According to ASD, at least 85% of the techniques used in cyber intrusions could be mitigated by implementing the ‘Top 4’. These were considered to form the cybersecurity baseline for all organisations. The new ‘Essential eight’ mitigation strategies, which include the previous Top 4 will form the new baseline.Any organisation that has been compromised, despite properly implementing these mitigation strategies is encouraged to notify ASD. These are customisable to each organisation based on their risk profile and the threats they are most concerned about.
The companion Strategies to Mitigate Cyber Security Incidents – Mitigation Details document provides updated implementation guidance for the mitigation strategies.
The complete list consists of 37 mitigation strategies. Three new ones have been introduced to recover data and system availability, while two logging mitigation strategies have been combined into one. Each one is rated on relative security effectiveness rating as Essential, Excellent, Very good, Good or limited. They are also rated as high, medium or low on potential user resistance, upfront cost (staff, equipment, technical complexity and ongoing maintenance cost (mainly staff), to give an idea of possible implementation challenges.
The Essential Eight are classified into two categories, the first focused on prevention and the second on minimising impact:
To prevent malware running
- Application whitelisting (Top 4)
- Patch Applications (Top 4)
- Disable untrusted Microsoft Office macros
- User application hardening (for instance, Block web browser access to Adobe Flash Player web ads and untrusted Java code on the Internet.)
To limit the extent of incidents and recover data
- Restrict administrative privileges (Top 4)
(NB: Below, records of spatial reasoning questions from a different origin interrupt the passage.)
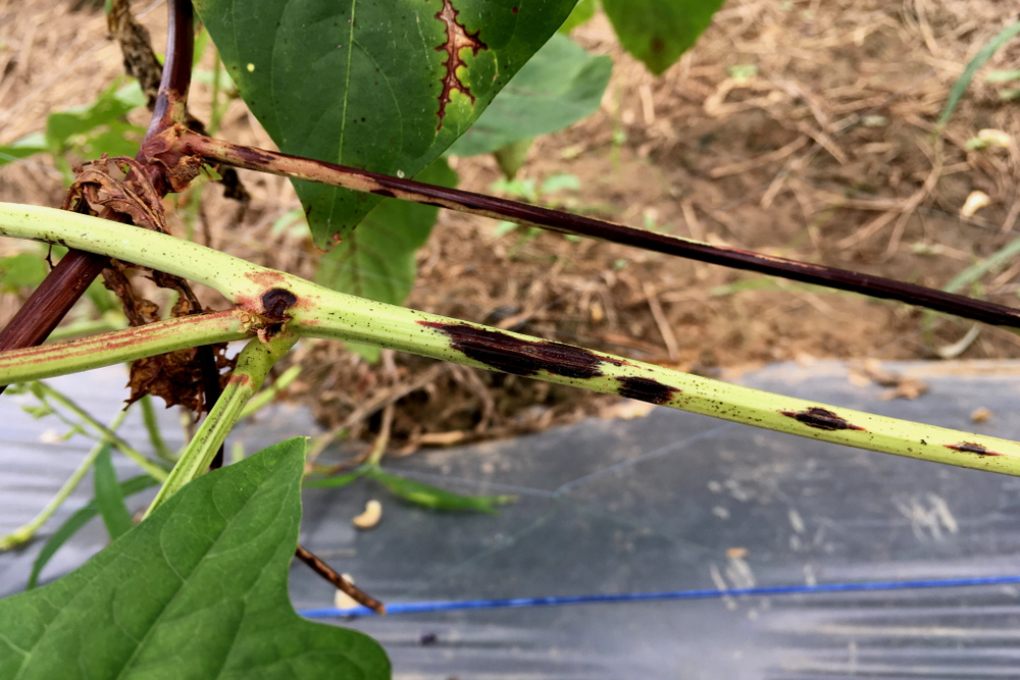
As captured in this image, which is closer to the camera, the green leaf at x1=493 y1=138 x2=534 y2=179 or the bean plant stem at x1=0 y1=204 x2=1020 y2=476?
the bean plant stem at x1=0 y1=204 x2=1020 y2=476

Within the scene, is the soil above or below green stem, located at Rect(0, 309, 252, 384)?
below

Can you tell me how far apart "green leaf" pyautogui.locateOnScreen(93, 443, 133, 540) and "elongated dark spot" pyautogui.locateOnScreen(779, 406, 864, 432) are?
75cm

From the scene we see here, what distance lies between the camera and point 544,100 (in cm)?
82

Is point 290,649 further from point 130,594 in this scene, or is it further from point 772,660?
point 772,660

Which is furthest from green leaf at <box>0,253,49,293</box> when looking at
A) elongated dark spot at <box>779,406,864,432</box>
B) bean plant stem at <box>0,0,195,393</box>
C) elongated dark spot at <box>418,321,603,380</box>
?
elongated dark spot at <box>779,406,864,432</box>

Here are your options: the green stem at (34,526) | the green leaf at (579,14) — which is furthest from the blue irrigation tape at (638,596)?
the green leaf at (579,14)

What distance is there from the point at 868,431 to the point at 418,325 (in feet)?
0.90

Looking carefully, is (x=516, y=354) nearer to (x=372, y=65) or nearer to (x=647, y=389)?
(x=647, y=389)

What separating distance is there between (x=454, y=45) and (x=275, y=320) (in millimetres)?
214

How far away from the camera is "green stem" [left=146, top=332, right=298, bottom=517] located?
1.06ft

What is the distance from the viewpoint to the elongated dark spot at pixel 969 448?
0.32 meters

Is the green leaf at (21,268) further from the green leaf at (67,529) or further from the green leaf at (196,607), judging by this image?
the green leaf at (196,607)

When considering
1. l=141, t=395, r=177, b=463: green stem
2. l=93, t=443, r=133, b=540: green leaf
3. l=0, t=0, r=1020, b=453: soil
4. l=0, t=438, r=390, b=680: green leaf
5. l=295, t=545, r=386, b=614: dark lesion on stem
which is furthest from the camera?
l=0, t=0, r=1020, b=453: soil

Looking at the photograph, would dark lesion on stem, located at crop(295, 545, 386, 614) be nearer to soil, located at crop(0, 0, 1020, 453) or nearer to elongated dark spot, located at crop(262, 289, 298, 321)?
elongated dark spot, located at crop(262, 289, 298, 321)
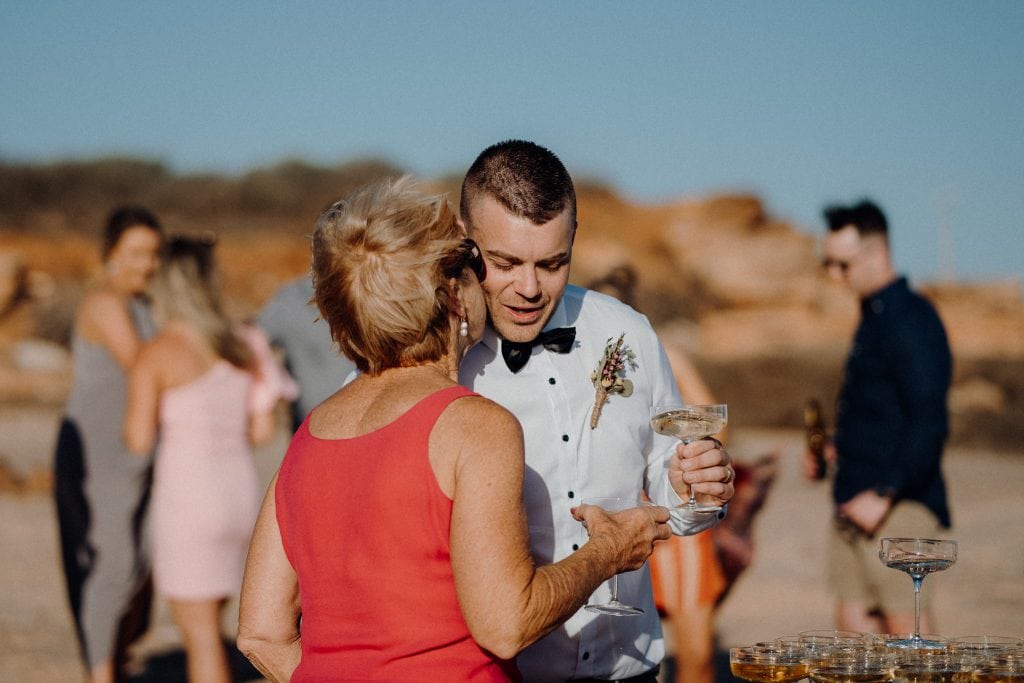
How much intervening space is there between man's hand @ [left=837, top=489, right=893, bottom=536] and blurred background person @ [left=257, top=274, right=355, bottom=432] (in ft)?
8.03

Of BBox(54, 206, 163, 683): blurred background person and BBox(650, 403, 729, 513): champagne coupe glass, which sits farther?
BBox(54, 206, 163, 683): blurred background person

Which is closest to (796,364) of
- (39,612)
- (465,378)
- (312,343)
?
(39,612)

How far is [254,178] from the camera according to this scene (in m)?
51.9

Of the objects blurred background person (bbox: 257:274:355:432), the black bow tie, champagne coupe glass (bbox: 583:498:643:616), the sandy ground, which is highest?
blurred background person (bbox: 257:274:355:432)

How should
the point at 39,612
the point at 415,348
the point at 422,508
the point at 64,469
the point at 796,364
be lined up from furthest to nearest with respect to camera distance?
the point at 796,364, the point at 39,612, the point at 64,469, the point at 415,348, the point at 422,508

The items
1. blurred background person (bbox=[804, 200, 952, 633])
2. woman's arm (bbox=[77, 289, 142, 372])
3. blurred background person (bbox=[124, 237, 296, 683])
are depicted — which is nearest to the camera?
blurred background person (bbox=[804, 200, 952, 633])

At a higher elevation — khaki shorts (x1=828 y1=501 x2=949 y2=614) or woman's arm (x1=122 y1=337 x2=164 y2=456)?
woman's arm (x1=122 y1=337 x2=164 y2=456)

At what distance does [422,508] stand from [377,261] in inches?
19.5

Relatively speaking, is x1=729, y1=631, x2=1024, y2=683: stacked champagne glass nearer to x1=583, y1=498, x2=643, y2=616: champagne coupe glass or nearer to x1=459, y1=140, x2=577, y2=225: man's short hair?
x1=583, y1=498, x2=643, y2=616: champagne coupe glass

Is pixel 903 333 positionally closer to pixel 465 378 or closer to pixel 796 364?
pixel 465 378

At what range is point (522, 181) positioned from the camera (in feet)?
10.1

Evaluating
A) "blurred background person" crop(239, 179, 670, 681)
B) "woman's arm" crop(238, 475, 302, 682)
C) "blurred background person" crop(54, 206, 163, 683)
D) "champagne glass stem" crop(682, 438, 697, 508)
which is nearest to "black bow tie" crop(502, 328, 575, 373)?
"champagne glass stem" crop(682, 438, 697, 508)

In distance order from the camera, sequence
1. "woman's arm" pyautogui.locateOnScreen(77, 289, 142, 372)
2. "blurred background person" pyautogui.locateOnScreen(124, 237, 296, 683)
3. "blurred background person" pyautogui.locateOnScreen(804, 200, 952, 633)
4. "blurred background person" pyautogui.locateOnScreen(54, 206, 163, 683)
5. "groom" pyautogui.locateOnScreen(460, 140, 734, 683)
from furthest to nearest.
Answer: "woman's arm" pyautogui.locateOnScreen(77, 289, 142, 372) → "blurred background person" pyautogui.locateOnScreen(54, 206, 163, 683) → "blurred background person" pyautogui.locateOnScreen(124, 237, 296, 683) → "blurred background person" pyautogui.locateOnScreen(804, 200, 952, 633) → "groom" pyautogui.locateOnScreen(460, 140, 734, 683)

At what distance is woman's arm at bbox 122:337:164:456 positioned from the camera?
578 centimetres
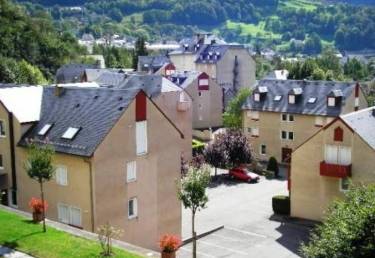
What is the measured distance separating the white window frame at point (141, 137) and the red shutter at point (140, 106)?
0.32 m

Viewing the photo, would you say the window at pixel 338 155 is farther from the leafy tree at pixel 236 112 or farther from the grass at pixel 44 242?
the leafy tree at pixel 236 112

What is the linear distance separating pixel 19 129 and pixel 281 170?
33667 millimetres

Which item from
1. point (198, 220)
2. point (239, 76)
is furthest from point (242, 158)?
point (239, 76)

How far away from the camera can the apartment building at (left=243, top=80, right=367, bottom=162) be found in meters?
57.8

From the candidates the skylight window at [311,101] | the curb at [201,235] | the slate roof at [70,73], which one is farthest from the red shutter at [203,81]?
the curb at [201,235]

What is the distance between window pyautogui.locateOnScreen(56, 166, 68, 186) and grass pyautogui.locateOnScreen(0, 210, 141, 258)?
4.67m

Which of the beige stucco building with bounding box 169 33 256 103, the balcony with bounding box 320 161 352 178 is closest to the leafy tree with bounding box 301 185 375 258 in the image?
the balcony with bounding box 320 161 352 178

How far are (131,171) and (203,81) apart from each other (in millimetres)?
53329

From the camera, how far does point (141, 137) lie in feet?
104

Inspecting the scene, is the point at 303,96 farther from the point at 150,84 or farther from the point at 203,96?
the point at 203,96

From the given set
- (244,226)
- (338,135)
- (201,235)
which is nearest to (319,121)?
(338,135)

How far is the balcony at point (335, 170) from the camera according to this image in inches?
1474

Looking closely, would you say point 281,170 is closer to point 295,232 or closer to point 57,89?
point 295,232

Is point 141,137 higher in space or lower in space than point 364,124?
higher
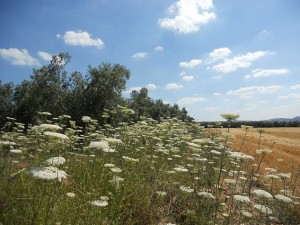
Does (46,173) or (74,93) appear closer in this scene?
(46,173)

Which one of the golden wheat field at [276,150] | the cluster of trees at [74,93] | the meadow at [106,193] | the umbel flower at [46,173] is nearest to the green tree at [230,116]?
the meadow at [106,193]

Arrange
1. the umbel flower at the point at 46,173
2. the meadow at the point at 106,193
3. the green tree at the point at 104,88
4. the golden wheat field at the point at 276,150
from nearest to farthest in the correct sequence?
the umbel flower at the point at 46,173 → the meadow at the point at 106,193 → the golden wheat field at the point at 276,150 → the green tree at the point at 104,88

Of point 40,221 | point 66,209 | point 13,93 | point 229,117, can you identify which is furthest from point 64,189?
point 13,93

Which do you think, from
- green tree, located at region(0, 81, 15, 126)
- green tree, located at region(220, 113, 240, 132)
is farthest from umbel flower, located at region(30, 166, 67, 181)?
green tree, located at region(0, 81, 15, 126)

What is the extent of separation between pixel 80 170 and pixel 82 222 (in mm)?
2361

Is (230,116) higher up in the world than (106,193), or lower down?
higher up

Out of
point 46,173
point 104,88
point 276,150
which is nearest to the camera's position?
point 46,173

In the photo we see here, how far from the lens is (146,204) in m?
5.77

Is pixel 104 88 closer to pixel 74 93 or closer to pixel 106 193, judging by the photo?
pixel 74 93

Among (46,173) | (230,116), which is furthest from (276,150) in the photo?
(46,173)

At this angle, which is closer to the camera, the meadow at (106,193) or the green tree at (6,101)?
the meadow at (106,193)

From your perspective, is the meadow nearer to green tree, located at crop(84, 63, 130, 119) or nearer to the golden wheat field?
the golden wheat field

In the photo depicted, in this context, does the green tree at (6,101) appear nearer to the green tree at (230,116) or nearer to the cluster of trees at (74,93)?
the cluster of trees at (74,93)

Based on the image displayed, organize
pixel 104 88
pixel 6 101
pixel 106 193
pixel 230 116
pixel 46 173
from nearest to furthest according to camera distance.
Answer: pixel 46 173, pixel 106 193, pixel 230 116, pixel 104 88, pixel 6 101
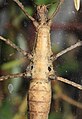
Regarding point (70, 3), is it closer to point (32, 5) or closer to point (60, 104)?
point (32, 5)

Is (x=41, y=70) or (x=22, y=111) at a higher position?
(x=41, y=70)

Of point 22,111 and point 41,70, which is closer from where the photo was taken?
point 41,70

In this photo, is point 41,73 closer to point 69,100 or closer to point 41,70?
point 41,70

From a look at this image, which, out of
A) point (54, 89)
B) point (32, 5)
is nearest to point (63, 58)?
point (54, 89)

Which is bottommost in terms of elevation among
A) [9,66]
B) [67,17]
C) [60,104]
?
[60,104]

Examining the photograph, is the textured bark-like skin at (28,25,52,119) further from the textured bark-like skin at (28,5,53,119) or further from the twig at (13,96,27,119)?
the twig at (13,96,27,119)

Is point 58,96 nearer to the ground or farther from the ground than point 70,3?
nearer to the ground

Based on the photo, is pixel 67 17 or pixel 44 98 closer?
pixel 44 98

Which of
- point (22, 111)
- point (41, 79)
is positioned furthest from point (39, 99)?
point (22, 111)
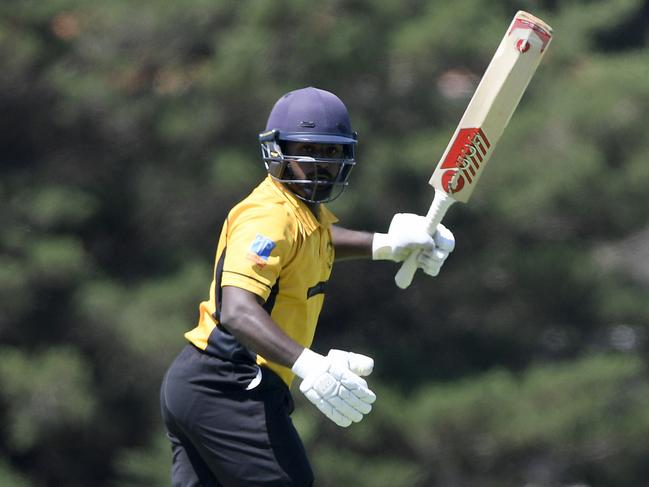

- Patch operating systems (Top 4)
- Multi-factor authentication
- Daily backup of important data
ASD advises organisations to identify their assets and perform a risk assessment to identify the level of protection required from various threats, before implementing mitigation strategies. It underlines the need for motivators, such as a detected cyber security incident, a penetration test or mandatory data breach reporting to improve their cybersecurity posture, supportive executives, access to skilled cybersecurity professionals and adequate financial resources. Motivators include a detected cyber security incident, a penetration test, mandatory data breach reporting, mandatory compliance, and evidence of a lower cyber security posture or higher threat exposure than previously realised.
ASD advises implementing strategies first for high risk users and computers, such as those with access to important (sensitive or high-availability) data and exposed to untrustworthy Internet content, and then implement it for all other users and computers. Hands-on testing is a necessary subsequent step to verify the effectiveness of their implementation of mitigation strategies.